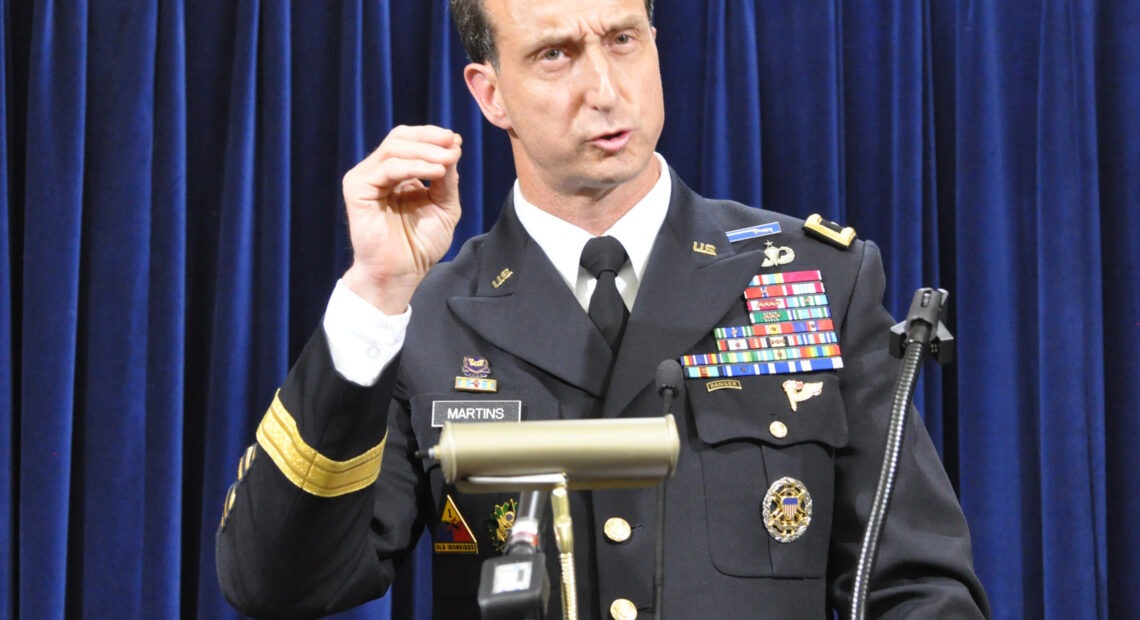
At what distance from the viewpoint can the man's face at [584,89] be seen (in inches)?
63.1

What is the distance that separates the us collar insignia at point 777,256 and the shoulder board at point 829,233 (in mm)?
42

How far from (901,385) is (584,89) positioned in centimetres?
68

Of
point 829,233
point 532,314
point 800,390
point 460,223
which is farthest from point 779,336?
point 460,223

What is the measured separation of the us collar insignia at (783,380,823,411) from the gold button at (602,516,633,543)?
0.25 metres

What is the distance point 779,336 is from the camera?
162 cm

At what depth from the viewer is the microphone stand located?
106 centimetres

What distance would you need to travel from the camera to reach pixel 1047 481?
2422mm

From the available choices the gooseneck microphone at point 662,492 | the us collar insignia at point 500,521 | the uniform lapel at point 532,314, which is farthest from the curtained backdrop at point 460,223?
the gooseneck microphone at point 662,492

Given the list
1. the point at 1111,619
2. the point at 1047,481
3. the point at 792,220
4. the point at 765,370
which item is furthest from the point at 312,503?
the point at 1111,619

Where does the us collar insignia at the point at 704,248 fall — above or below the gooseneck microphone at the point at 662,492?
above

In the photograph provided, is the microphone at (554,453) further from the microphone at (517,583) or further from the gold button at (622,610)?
the gold button at (622,610)

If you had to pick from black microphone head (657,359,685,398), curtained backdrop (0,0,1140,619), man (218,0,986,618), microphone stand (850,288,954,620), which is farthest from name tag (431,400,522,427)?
curtained backdrop (0,0,1140,619)

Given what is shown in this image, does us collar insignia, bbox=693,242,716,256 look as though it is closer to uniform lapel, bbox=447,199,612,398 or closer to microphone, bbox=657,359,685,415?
uniform lapel, bbox=447,199,612,398

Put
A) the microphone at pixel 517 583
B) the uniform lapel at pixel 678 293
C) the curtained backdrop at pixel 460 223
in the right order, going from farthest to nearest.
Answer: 1. the curtained backdrop at pixel 460 223
2. the uniform lapel at pixel 678 293
3. the microphone at pixel 517 583
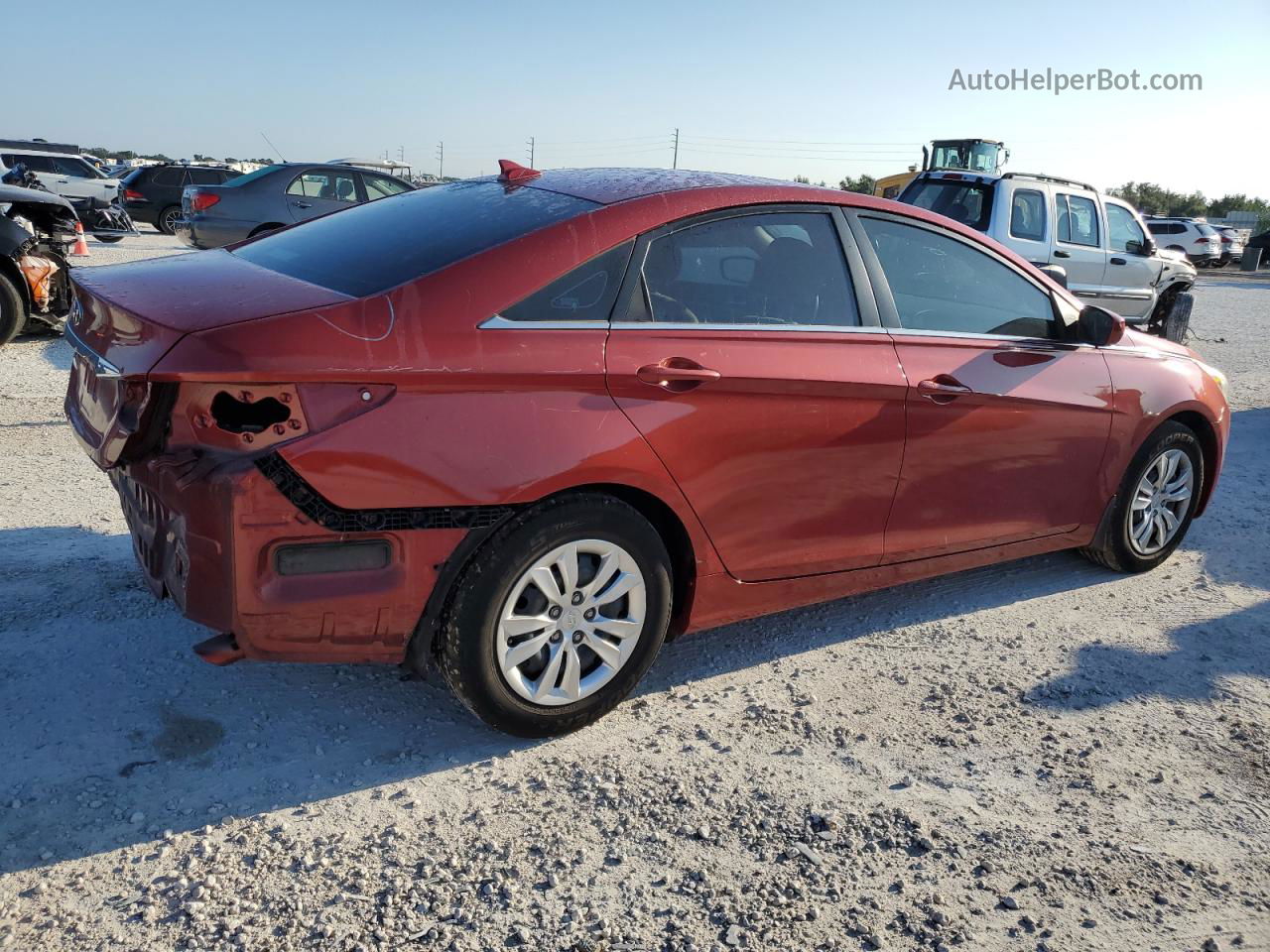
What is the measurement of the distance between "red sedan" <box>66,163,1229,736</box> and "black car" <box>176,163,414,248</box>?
10.3 metres

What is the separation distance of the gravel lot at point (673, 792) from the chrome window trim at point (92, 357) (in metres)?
1.02

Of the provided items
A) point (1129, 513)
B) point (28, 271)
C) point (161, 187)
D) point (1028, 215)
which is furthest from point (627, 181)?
point (161, 187)

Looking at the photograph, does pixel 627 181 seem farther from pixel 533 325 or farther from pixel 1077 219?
pixel 1077 219

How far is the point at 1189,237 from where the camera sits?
33.1 metres

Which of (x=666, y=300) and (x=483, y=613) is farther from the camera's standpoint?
(x=666, y=300)

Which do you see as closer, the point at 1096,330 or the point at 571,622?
the point at 571,622

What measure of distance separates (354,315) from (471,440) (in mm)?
443

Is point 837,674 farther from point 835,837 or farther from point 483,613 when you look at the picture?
point 483,613

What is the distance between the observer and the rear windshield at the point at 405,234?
3.01m

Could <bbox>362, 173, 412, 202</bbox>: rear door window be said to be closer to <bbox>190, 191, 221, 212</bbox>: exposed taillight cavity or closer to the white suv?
<bbox>190, 191, 221, 212</bbox>: exposed taillight cavity

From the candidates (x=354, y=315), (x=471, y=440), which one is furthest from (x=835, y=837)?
(x=354, y=315)

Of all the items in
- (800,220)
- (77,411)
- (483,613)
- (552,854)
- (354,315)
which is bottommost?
(552,854)

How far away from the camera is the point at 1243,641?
418cm

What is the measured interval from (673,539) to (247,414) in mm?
1350
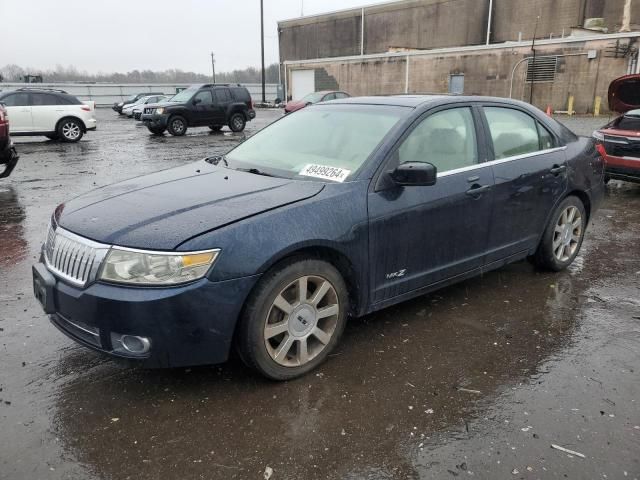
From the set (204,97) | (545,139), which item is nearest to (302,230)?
(545,139)

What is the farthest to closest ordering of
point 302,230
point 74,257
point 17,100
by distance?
1. point 17,100
2. point 302,230
3. point 74,257

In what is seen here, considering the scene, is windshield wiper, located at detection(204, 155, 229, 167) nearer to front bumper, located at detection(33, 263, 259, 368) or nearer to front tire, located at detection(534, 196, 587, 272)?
front bumper, located at detection(33, 263, 259, 368)

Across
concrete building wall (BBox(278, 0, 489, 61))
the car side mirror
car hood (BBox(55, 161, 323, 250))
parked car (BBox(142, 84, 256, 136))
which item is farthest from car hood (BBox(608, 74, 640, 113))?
concrete building wall (BBox(278, 0, 489, 61))

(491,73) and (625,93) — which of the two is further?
(491,73)

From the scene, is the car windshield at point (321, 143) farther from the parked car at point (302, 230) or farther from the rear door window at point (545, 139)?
the rear door window at point (545, 139)

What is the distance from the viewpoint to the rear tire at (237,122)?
21.0 m

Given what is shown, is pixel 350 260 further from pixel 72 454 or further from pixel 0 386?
pixel 0 386

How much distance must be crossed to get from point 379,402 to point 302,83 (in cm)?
4517

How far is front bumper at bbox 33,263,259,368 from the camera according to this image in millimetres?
2635

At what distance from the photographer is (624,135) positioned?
824 centimetres

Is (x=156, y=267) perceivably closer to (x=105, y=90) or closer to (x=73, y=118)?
(x=73, y=118)

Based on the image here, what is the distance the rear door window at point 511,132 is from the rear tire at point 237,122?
1746 centimetres

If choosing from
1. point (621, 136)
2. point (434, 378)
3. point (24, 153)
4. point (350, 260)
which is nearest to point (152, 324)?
point (350, 260)

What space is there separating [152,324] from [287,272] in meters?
0.75
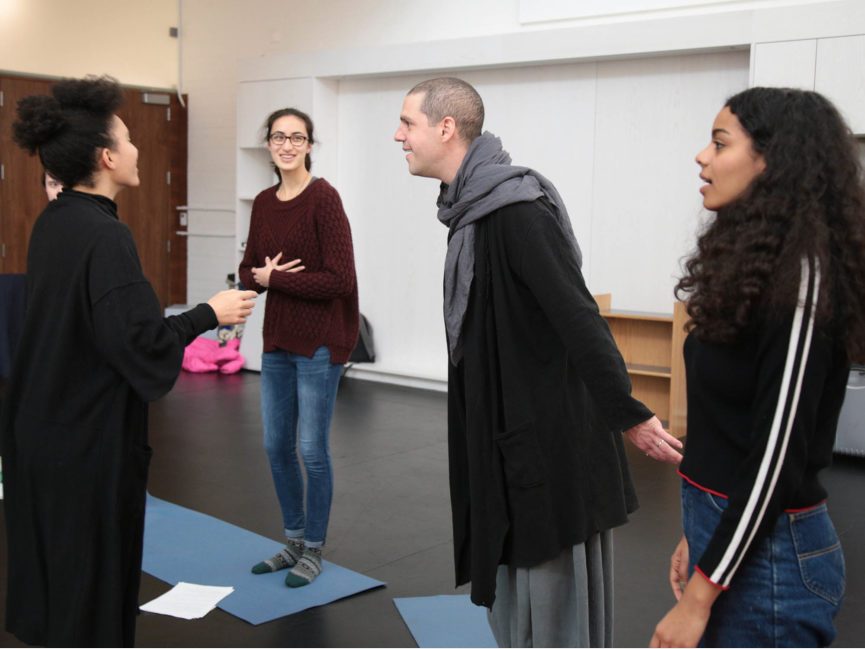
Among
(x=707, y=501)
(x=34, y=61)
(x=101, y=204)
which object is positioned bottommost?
(x=707, y=501)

____

Please give the lines from the line with "If you had to" up to and including the line with "10.3 metres" again, replacing "farthest" with "most distant" and leaving everything else unchanged. Leave the pictures out of your answer.

[Result for this exercise]
If you had to pick from black microphone head (657,359,685,398), curtained backdrop (0,0,1140,619), man (218,0,986,618), microphone stand (850,288,954,620), which is most distant from name tag (431,400,522,427)?
curtained backdrop (0,0,1140,619)

Given what is shown in this image, does us collar insignia, bbox=693,242,716,256 look as though it is closer to uniform lapel, bbox=447,199,612,398 or closer to microphone, bbox=657,359,685,415?
uniform lapel, bbox=447,199,612,398

Put
A) the microphone at pixel 517 583
B) the uniform lapel at pixel 678 293
C) the curtained backdrop at pixel 460 223
in the right order, going from most distant to nearest.
Answer: 1. the curtained backdrop at pixel 460 223
2. the uniform lapel at pixel 678 293
3. the microphone at pixel 517 583
What is the measurement of the distance between "red sedan" <box>66,163,1229,736</box> and "black car" <box>176,163,414,248</box>?
10.3 metres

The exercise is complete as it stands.